The six other heads ignored it, never talked to it, they looked down on it. Once in a while, this seventh head, in a desperate effort to socialize, screamed out a statement: “You ought to have played 8, 20, 21, 34, 33, and 47 in last week’s Lotto.” Or: “It was not a good idea to eat that two-week old slate rock in the ‘fridge”. Or, “Avoid guys named George, who wields a long killing-thingy.” He and the other six had well witnessed uncle Petrov’s, Ilyich’s, Sasha’s, Nikita’s, Leonid’s, Ivan’s, and Yosip’s demise by the hands of St. George.

The seventh head was not only annoying and an embarrassment to the other six, but was also a hindsite-monger.

Days passed, and the six heads were still calmly debating which of them should have the nuptials with the beautiful young princess.

One day the seven-headed dragon knocked on the door of the princess, entered, and broke the news to her: “Sweetie, you’re going to marry Fred. He is a strong, capable, young dragon, he can spit fire twenty feet, (legal distance of perimeter for smoking of any entrance way or window), he can crunch-eat four armoured knights with two simple crunches, and he can… well, you’ll see.”

“But I don’t want to marry a dragon,” protested the princess, as she was chewing on a delicious toad.

Come morning, the door of the dungeon swung open, where the princess normally spent her time worrying, and which she had named the Royal Worry Chamber.

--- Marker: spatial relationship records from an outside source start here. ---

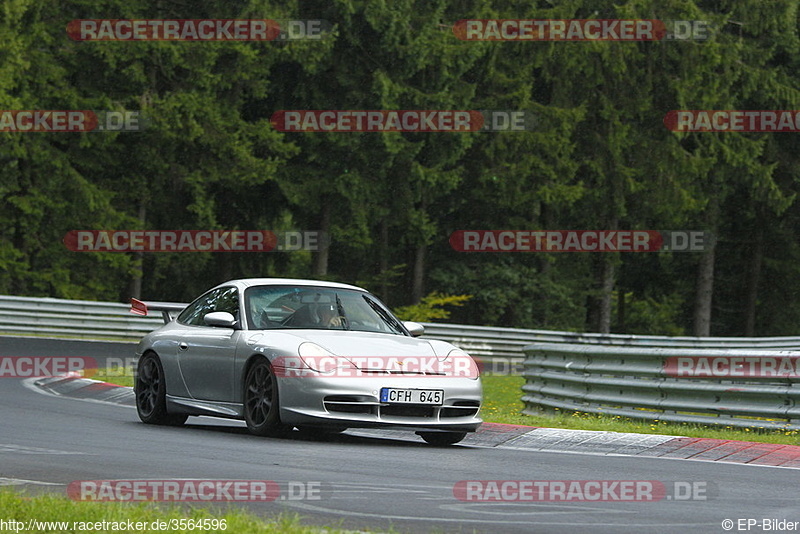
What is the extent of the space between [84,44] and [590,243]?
19.7m

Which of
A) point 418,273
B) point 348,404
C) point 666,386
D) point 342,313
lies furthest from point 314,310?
point 418,273

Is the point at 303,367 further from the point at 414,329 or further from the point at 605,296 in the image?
the point at 605,296

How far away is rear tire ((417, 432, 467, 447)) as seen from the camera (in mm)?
12375

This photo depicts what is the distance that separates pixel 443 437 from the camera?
12.4 meters

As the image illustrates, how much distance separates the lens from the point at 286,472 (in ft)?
30.2

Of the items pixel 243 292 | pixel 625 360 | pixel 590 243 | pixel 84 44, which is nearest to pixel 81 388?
pixel 243 292

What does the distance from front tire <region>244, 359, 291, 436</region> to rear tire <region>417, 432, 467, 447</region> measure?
4.82ft

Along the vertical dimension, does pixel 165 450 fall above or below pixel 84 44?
below

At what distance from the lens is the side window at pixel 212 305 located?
1318cm

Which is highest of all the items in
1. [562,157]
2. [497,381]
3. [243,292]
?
[562,157]

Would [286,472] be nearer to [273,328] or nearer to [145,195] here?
[273,328]

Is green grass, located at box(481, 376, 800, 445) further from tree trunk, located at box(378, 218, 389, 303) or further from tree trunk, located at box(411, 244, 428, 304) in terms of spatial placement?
tree trunk, located at box(378, 218, 389, 303)

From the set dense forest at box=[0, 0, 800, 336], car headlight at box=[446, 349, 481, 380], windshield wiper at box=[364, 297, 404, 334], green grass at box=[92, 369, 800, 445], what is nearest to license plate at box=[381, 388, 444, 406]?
car headlight at box=[446, 349, 481, 380]

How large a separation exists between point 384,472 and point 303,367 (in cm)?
227
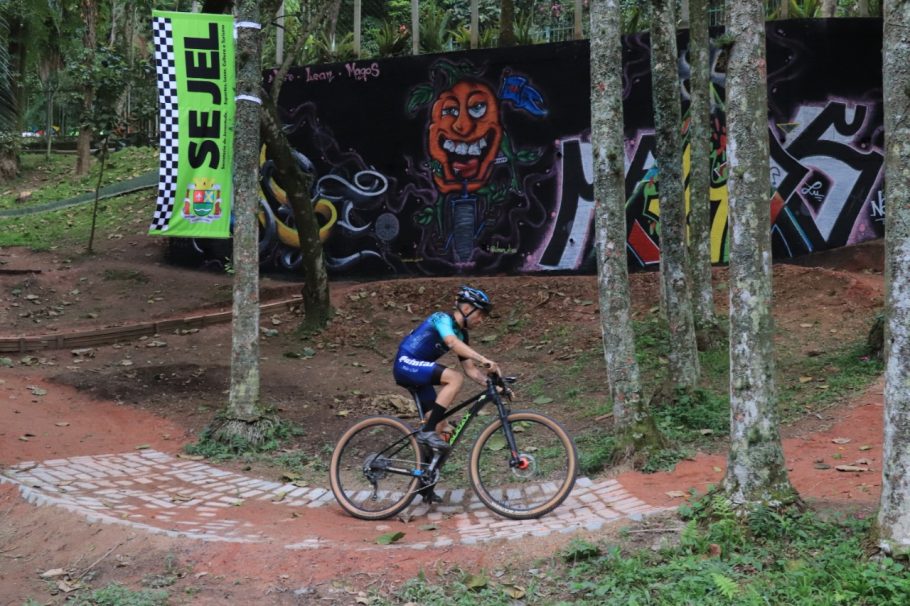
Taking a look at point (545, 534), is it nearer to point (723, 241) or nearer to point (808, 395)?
point (808, 395)

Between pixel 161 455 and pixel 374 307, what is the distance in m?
6.06

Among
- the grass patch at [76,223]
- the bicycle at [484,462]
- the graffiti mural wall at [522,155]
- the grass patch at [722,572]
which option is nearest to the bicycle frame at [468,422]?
the bicycle at [484,462]

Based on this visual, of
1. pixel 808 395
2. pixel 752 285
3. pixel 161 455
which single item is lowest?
pixel 161 455

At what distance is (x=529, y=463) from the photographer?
20.9ft

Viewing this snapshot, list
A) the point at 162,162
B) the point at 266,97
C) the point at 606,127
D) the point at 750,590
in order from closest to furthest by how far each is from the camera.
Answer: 1. the point at 750,590
2. the point at 606,127
3. the point at 162,162
4. the point at 266,97

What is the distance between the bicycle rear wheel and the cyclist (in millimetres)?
188

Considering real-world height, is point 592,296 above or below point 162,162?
below

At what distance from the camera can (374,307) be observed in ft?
47.3

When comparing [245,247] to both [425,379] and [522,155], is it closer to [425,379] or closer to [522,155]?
[425,379]

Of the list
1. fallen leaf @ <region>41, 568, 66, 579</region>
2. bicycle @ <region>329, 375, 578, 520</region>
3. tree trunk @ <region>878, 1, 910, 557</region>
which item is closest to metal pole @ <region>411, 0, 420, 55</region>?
bicycle @ <region>329, 375, 578, 520</region>

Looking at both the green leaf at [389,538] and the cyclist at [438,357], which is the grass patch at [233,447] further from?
the green leaf at [389,538]

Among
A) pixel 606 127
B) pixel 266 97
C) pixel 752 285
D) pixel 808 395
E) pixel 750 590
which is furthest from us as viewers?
pixel 266 97

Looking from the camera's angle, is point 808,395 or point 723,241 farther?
point 723,241

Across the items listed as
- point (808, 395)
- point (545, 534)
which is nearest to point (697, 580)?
point (545, 534)
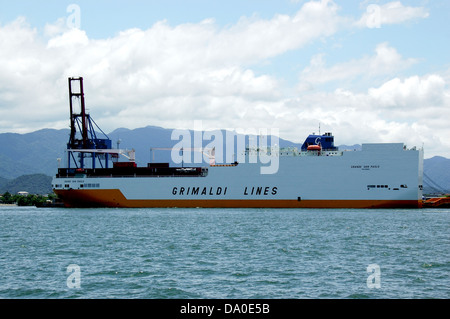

In walked the priest, totally chained up, with the dragon pushing him forward. The dragon was dressed in a Jawan kimono, originally designed by Gucci for a Komodo dragon.

The princess was so startled by the looks of the dragon, that she upchucked as she was having her morning of the first bite of a disgusting toad. So she closed her mouth inadvertently as she upchucked, which caused her lips to smack, already placed on the toad. There was a short discussion among the rest of the family of the toad, and they decided, with seventeen votes for and nine against, that the smack counted as a kiss. The toad in the princess’s hand all of a sudden became a brave knight, nay, a brave young prince, with bulging muscles, in shining white armour (courtesy of Noalene’s design house), wielding a razor-sharp knife (courtesy of Solingen Steel Works GmbH), and with piercing determination in his eyes and soul (courtesy of the Almighty Creator). To complete his warrior-role, he had been gifted with a brain and an ego of Biblical proportions — courtesy of his Mensan parents.

The prince swung forward, stepping over the pushed-over, trembling young body of the beautiful princess; he cut the chains of the priest, who in record time (24 hundreds of a second, beating the world record by 3 hundreds of a second) blessed the young prince. Then the prince had no more obstacles but to conveniently end the story by lopping off all seven heads of the dragon.

With his last breath, the hind-facing hind-head said, sarcastically, while his self’s other heads were being chopped off, “I told you guys, didn’t I, that you should marry a nice, pleasant fire-spitting dragon-girl with seven heads, who is a good cook, keeps the house clean, and is pious and goes to church every Su…” and his head was chopped off.

Then the prince and the princess found their way up from the dungeon to the king, who awarded the couple with 1000 golden Dukats and gave his blessings to their marriage.